Is it possible to guide me and tell me what piece of code i should add into the program?
Thank you very much

here the code

Code: Select all

*************************************************************************
******************* MS-VAR procedure - EM estimation*********************
*************************************************************************

******************* Initialization

open data spread_d2.xlsx
calendar(d) 2010:01:21
allocate 2013:10:01
data(format=xlsx,org=col) 2010:01:21 2013:10:01


compute gstart=2010:01:21,gend=2013:10:01

set g = set
comp glab = %label(set)

@varlagselect(Lags=6,crit=hq)
# spx set

comp varlag = 1
******************* Estimation procedure
@mssysregression(states=2,switch=ch)
# spx set
# constant spx{1 to varlag} set{1 to varlag}


nonlin(parmset=regparms) betasys sigmav
nonlin(parmset=msparms)  p

gset pt_t    = %zeros(nstates,1)
gset pt_t1   = %zeros(nstates,1)
gset psmooth = %zeros(nstates,1)


@MSSysRegInitial gstart gend


frml logl = f=%MSSysRegFVec(t),pt_t1=%mcstate(p,pstar),$
  pt_t=pstar=%msupdate(f,pt_t1,fpt),log(fpt)
maximize(start=(pstar=%MSSysRegInit()),parmset=regparms+msparms,$
  method=bfgs,iters=500,pmethod=simplex,piters=5) logl gstart gend


****************** Graphical analysis
@%mssmooth p pt_t pt_t1 psmooth
set p1smooth = psmooth(t)(1)
set shade = p1smooth>=0.5

spgraph(header="France", vfields=3,hfields=2)
graph(footer="Smoothed Probability of Regime 1",max=1.0,min=0.0,shading=shade)
# p1smooth
graph(footer="SPX",shading=shade)
# spx
graph(footer="SET",shading=shade)
# set
spgraph(done)



****************** Save IRF's for regime 1
@MSSysRegSetModel(regime=1)
compute factor=%decomp(sigmav(1)),factor=factor*inv(%diag(%xdiag(factor)))
impulse(print,model=MSSysRegModel,results=impulses1,steps=10,factor=factor)

compute factor=%decomp(sigmav(1))
errors(print,model=MSSysRegModel,results=errors1,steps=10,factor=factor)


****************** Save IRF's for regime 2
@MSSysRegSetModel(regime=2)
compute factor=%decomp(sigmav(2)),factor=factor*inv(%diag(%xdiag(factor)))
impulse(print,model=MSSysRegModel,results=impulses2,steps=10,factor=factor)

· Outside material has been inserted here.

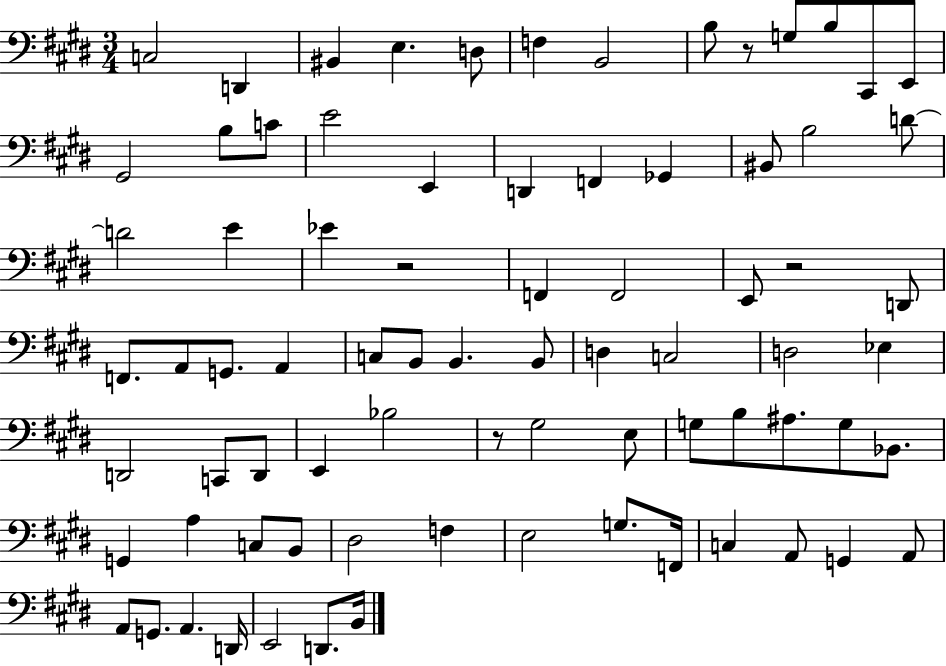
C3/h D2/q BIS2/q E3/q. D3/e F3/q B2/h B3/e R/e G3/e B3/e C#2/e E2/e G#2/h B3/e C4/e E4/h E2/q D2/q F2/q Gb2/q BIS2/e B3/h D4/e D4/h E4/q Eb4/q R/h F2/q F2/h E2/e R/h D2/e F2/e. A2/e G2/e. A2/q C3/e B2/e B2/q. B2/e D3/q C3/h D3/h Eb3/q D2/h C2/e D2/e E2/q Bb3/h R/e G#3/h E3/e G3/e B3/e A#3/e. G3/e Bb2/e. G2/q A3/q C3/e B2/e D#3/h F3/q E3/h G3/e. F2/s C3/q A2/e G2/q A2/e A2/e G2/e. A2/q. D2/s E2/h D2/e. B2/s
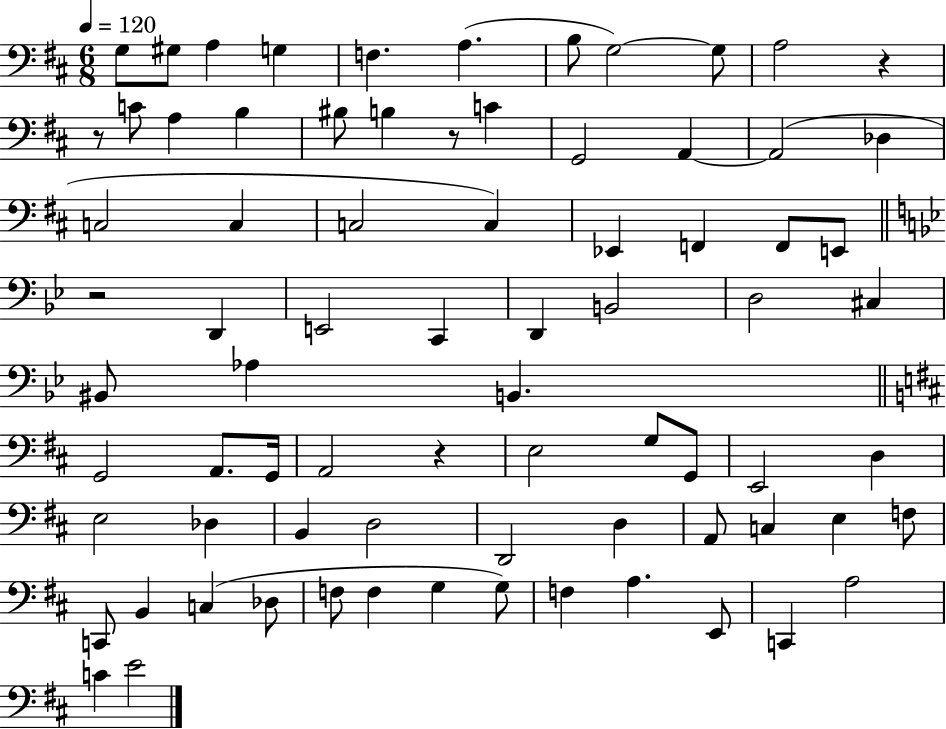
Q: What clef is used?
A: bass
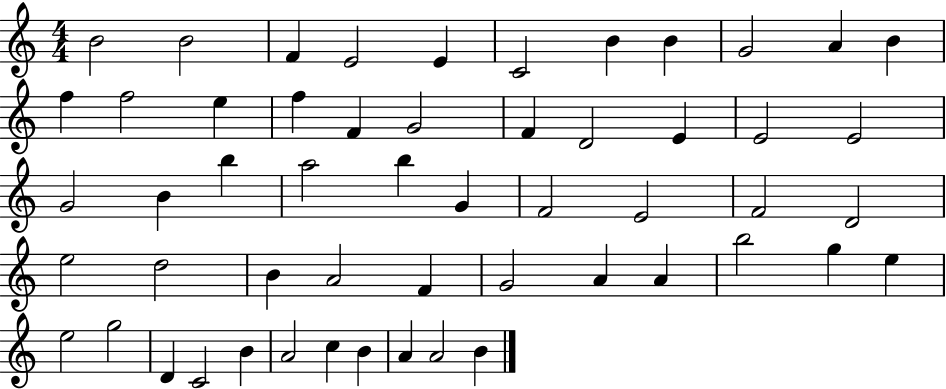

compute factor=%decomp(sigmav(2))
errors(print,model=MSSysRegModel,results=errors2,steps=10,factor=factor)


******************** Graph IRF
@MCProcessIRF(model=MSSysRegModel,lower=lower,upper=upper,irf=irf)
spgraph(footer="",vfields=3,hfields=2,$
   xlabels=||"Regime 1","Regime 2"||,ylabels=||"Cap Util","CPI","Oil Price"||)
do var=1,3
   table(noprint) / lower(var,5) upper(var,5) lower(var,6) upper(var,6)
   do shock=5,6
      graph(row=var,col=shock-4,max=%maximum,min=%minimum,nodates) 3
      # irf(var,shock)
      # lower(var,shock) / 2
      # upper(var,shock) / 2
   end do shock
end do var
spgraph(done)


Re: How to plot IRF with MCprocessIRF

Posted: Tue Jul 02, 2019 9:15 am
by TomDoan
One thing to note is that the regime-specific responses are likely only useful for a very persistent regime. (EEV discuss that point).

@MCPROCESSIRF is used after you have done some type of Monte Carlo simulation, to get confidence bands. You haven't done that in your program---the MCMC version of the EEV programs is the one that does that.

Note that the EEV paper does Cholesky factor shocks normalized to unit shocks which may not be the best choice in other situations. In their case, the variance of oil shocks is extremely high in one of the regimes---standardizing to unit shocks allows easier comparison of the dynamics---but in other sets of variables, the difference in the covariance matrices might be seen as the key different between regimes so standardizing to unit shocks would largely eliminate the signs of that.